# TASK INSTRUCTIONS
Start at the line containing "From the scene" and transcribe every line exactly through the end of the records below, and only those lines.

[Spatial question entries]
□ □ □ □ □
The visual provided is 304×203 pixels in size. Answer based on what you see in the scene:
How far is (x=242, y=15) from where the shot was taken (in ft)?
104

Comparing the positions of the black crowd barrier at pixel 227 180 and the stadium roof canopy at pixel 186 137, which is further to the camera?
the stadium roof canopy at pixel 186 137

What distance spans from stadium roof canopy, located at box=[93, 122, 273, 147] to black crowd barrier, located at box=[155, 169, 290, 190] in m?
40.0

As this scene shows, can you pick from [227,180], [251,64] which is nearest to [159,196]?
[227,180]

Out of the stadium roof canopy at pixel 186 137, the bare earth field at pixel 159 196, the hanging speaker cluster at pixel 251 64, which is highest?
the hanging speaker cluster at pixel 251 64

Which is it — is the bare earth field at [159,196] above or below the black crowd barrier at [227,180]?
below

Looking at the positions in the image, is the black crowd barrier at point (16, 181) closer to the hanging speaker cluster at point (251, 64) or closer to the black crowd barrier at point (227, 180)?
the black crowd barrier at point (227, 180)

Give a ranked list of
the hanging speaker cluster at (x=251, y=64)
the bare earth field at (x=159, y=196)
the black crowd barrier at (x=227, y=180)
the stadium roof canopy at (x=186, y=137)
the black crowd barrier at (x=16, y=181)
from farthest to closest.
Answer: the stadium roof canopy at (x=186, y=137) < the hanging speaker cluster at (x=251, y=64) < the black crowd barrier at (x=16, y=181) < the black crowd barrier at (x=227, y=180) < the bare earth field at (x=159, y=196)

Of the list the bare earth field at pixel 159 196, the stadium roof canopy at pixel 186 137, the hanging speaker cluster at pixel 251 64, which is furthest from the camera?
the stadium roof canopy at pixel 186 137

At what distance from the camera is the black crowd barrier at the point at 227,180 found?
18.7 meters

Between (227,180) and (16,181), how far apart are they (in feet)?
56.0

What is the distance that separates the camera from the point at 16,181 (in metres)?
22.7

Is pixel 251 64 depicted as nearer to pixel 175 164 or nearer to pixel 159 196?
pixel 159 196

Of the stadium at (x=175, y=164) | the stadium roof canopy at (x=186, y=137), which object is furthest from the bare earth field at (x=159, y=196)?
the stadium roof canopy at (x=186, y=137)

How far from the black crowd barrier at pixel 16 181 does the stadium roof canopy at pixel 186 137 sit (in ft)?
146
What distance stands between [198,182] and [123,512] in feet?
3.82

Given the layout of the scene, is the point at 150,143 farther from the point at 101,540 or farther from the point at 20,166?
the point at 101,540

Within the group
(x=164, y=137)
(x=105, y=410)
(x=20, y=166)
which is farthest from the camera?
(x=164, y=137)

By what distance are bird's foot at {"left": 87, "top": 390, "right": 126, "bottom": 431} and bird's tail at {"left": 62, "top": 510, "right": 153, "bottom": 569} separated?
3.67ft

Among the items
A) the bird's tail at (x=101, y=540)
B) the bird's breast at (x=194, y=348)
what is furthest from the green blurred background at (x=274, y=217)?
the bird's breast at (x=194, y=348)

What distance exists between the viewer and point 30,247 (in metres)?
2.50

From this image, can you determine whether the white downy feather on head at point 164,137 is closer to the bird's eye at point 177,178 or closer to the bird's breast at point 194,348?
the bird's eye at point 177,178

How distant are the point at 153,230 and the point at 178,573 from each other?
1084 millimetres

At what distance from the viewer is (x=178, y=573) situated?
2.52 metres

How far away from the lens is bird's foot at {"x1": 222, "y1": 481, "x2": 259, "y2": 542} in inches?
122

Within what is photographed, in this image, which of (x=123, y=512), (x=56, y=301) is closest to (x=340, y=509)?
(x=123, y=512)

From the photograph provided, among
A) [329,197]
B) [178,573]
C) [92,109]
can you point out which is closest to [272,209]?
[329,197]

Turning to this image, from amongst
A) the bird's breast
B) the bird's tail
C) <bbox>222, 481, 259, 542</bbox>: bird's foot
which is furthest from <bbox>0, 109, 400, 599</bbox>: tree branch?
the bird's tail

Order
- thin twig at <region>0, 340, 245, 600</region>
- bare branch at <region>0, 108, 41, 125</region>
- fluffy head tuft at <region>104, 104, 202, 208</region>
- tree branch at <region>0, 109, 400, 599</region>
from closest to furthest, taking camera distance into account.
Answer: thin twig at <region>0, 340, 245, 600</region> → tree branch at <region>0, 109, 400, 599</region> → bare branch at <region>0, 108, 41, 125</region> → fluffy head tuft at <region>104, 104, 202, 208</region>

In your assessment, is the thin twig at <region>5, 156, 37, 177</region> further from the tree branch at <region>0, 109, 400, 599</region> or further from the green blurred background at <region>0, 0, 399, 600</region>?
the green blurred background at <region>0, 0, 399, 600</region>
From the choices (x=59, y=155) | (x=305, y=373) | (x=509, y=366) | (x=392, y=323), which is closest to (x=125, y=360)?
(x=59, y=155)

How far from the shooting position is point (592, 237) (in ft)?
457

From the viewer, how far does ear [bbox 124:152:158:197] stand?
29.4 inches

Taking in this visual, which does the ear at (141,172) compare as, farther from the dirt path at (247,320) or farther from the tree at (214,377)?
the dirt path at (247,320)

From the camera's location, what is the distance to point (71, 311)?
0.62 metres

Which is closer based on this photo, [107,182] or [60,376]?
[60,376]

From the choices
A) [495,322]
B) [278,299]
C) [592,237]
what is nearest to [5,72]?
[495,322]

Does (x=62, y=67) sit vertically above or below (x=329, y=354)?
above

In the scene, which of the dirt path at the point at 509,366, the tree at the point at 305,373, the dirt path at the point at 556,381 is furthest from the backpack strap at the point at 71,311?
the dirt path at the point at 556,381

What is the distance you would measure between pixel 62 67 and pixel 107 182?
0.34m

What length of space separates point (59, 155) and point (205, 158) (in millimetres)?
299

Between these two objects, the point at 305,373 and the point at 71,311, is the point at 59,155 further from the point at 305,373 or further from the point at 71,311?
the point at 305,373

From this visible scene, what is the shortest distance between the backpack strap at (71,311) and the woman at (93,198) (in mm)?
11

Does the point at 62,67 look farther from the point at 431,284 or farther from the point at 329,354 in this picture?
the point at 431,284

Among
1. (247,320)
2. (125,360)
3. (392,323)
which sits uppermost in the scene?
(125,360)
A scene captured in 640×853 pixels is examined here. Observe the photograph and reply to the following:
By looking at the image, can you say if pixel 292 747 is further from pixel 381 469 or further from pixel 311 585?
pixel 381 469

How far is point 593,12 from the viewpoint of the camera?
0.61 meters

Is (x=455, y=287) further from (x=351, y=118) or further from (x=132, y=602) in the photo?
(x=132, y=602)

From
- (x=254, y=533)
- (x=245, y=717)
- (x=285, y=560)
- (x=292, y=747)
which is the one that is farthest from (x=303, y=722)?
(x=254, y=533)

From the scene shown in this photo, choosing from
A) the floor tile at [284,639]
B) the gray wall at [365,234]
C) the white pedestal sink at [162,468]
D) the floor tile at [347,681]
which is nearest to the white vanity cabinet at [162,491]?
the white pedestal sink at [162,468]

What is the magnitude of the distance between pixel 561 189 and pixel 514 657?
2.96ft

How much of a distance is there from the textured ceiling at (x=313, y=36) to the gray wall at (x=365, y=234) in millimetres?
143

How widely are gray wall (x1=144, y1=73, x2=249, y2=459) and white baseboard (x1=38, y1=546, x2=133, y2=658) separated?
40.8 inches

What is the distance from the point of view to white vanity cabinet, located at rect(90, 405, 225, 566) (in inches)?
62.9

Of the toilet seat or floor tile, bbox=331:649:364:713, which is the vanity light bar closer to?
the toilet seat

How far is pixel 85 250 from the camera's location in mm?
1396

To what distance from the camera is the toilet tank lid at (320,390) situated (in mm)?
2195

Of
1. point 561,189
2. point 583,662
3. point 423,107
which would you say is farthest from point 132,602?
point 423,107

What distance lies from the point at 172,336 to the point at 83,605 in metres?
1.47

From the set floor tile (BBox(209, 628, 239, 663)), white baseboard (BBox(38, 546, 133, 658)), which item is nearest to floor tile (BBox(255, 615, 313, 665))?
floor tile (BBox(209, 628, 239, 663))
□ □ □ □ □
# ANSWER BELOW
From the scene shown in this photo, choosing from
A) the floor tile at [284,639]
B) the gray wall at [365,234]
C) the white pedestal sink at [162,468]
D) the floor tile at [347,681]
which is nearest to the white vanity cabinet at [162,491]?
the white pedestal sink at [162,468]

What is the magnitude of the distance between pixel 561 189 and pixel 514 657?
2.96ft

How much of a distance is there from the textured ceiling at (x=313, y=36) to the gray wall at (x=365, y=234) in millimetres?
143

How widely are gray wall (x1=144, y1=73, x2=249, y2=459) and white baseboard (x1=38, y1=546, x2=133, y2=658) separated?
40.8 inches

What is the distance from the point of view to white vanity cabinet, located at rect(90, 405, 225, 566) (in inches)?
62.9

Of the toilet seat or floor tile, bbox=331:649:364:713, which is the vanity light bar closer to?
the toilet seat

How far is pixel 85 250 from the camera's location in mm?
1396

To what distance from the camera is the toilet tank lid at (320,390) situated (in mm)?
2195

Of
1. point 561,189
2. point 583,662
3. point 423,107
which would you say is farthest from point 132,602?
point 423,107

What distance lies from the point at 172,336 to the point at 83,605 in metres?
1.47

From the set floor tile (BBox(209, 628, 239, 663)), white baseboard (BBox(38, 546, 133, 658)), which item is nearest to floor tile (BBox(255, 615, 313, 665))?
floor tile (BBox(209, 628, 239, 663))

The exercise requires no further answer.